- Text provided
Don't allow this girl to break your heart man. She is not being honest and is looking for excuses, now she is trying to make it your fault, it's your "obsession" and what-not, and trying to blame other things - her position, etc. It's nonsense. I'm sorry to be harsh, but she is making a fool out of you.

I tell you this because I was there. It's always the sweetest, nicest girls who break your heart. Why? Because it's nothing but a front they put on. They have misandry issues. They know they can get a man's attention by the way they present themselves, and then break one heart after another, whether intentional or not. It's nothing but a game to them.

She does not have the substance to have a committed relationship with someone, that's the real reason. It's got nothing to do with you, her position, etc. etc.

Ever heard of convenient circumstances/excuses? It's nothing but pure luck that she now has "something" to use to try and get rid of you. She just can't admit that she just wanted to be with you that one night but can't find it in herself to be with you.

- Your tasks
• A. Using the relationship advice post, decide whether each statement agrees with it: (i) the writer says the girl's position is the real reason she pulled away; (ii) the writer says they have been in a similar situation; (iii) the writer apologizes for being harsh. Answer yes or no for each, quoting the words from the post that settle it.
• B. Write the next part of the relationship advice post, picking up right after its last sentence.

- Information shown
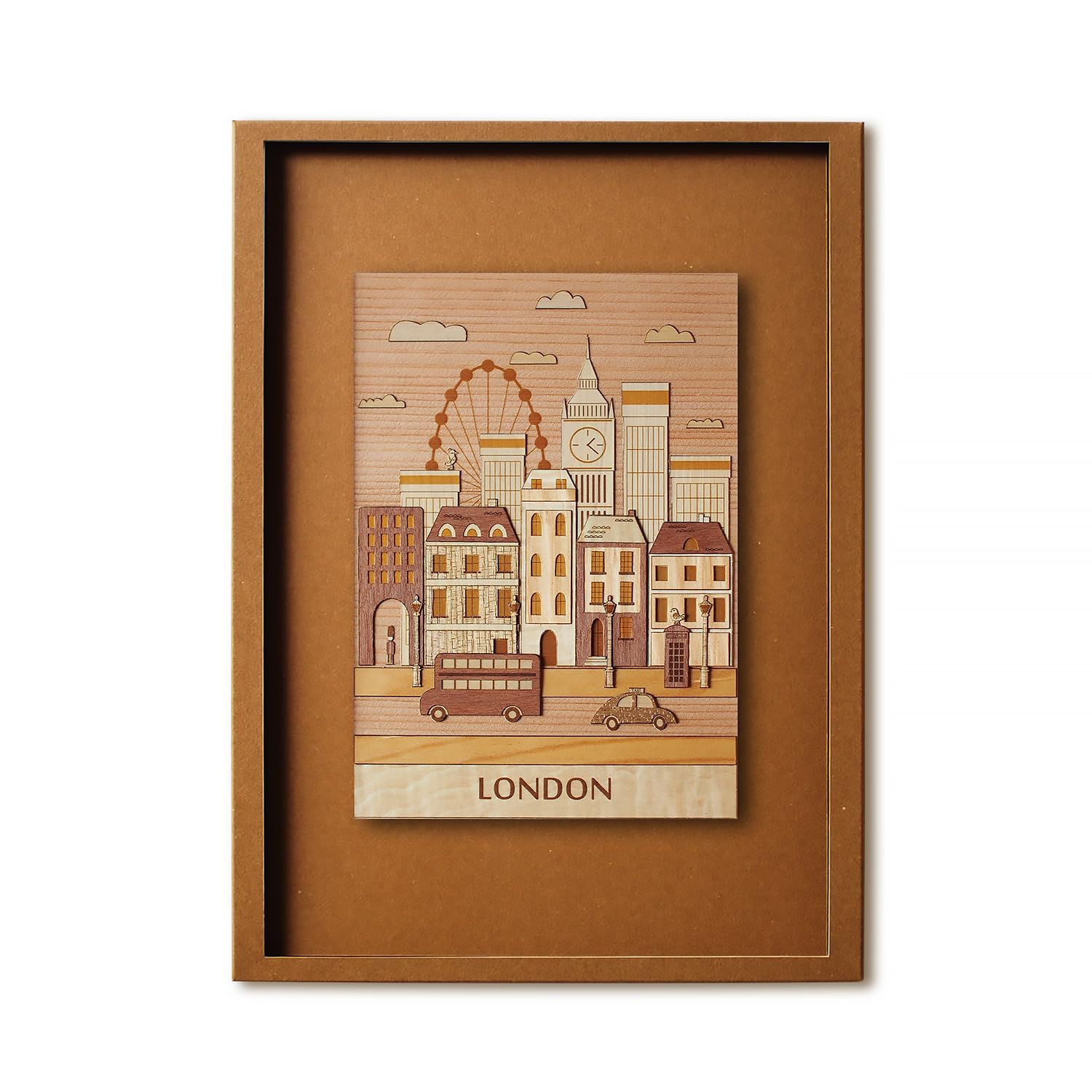 KINOWA London Woodblock Printing Original Handmade Kit, World Streets, Made in Japan
KINOWA London Woodblock Printing Original Handmade Kit, World Streets, Made in Japan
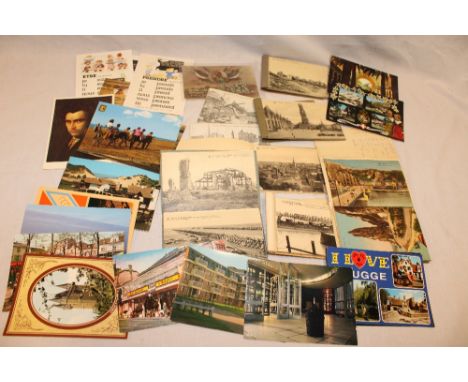Various First War postcards, postcard booklets and others etc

- Answer list
• A.
(i) No: "It's got nothing to do with you, her position, etc. etc."
(ii) Yes: "I tell you this because I was there."
(iii) Yes: "I'm sorry to be harsh"

• B.
It's like those murderers you see on TV in the courtroom who get off on a technical point, some technical point of "the law". It's all nonsense, and the whole world knows the person is guilty, but you just can't prove it in court, so the person gets away.

Please try to forget about her, she is not the amazing girl you're trying to believe she is.

You are the man bro! You managed, with Asperger's, to get a girl interested in you! That's well done man. Don't give up. Forget about this damn girl and find a decent one, you've already proven to yourself you can do it! You can get such a nice girl, they ARE out there. But, they are like us, they are shy and don't come out often. So, you just need to look a little further than usual to find her.

You're at college. If you want the nice girls, look in the library, or those who are sitting studying in the study areas. Those are the serious decent girls to go for. And it's best to go for someone your own age too, in your year. You're still so young, damn wish I was 19 again. I don't want you to get caught by this girl. How old is she anyway? Like 21, 22? Just leave it bro.

Last edited by Anonymous200265; Oct 21, 2015 at 04:55 AM.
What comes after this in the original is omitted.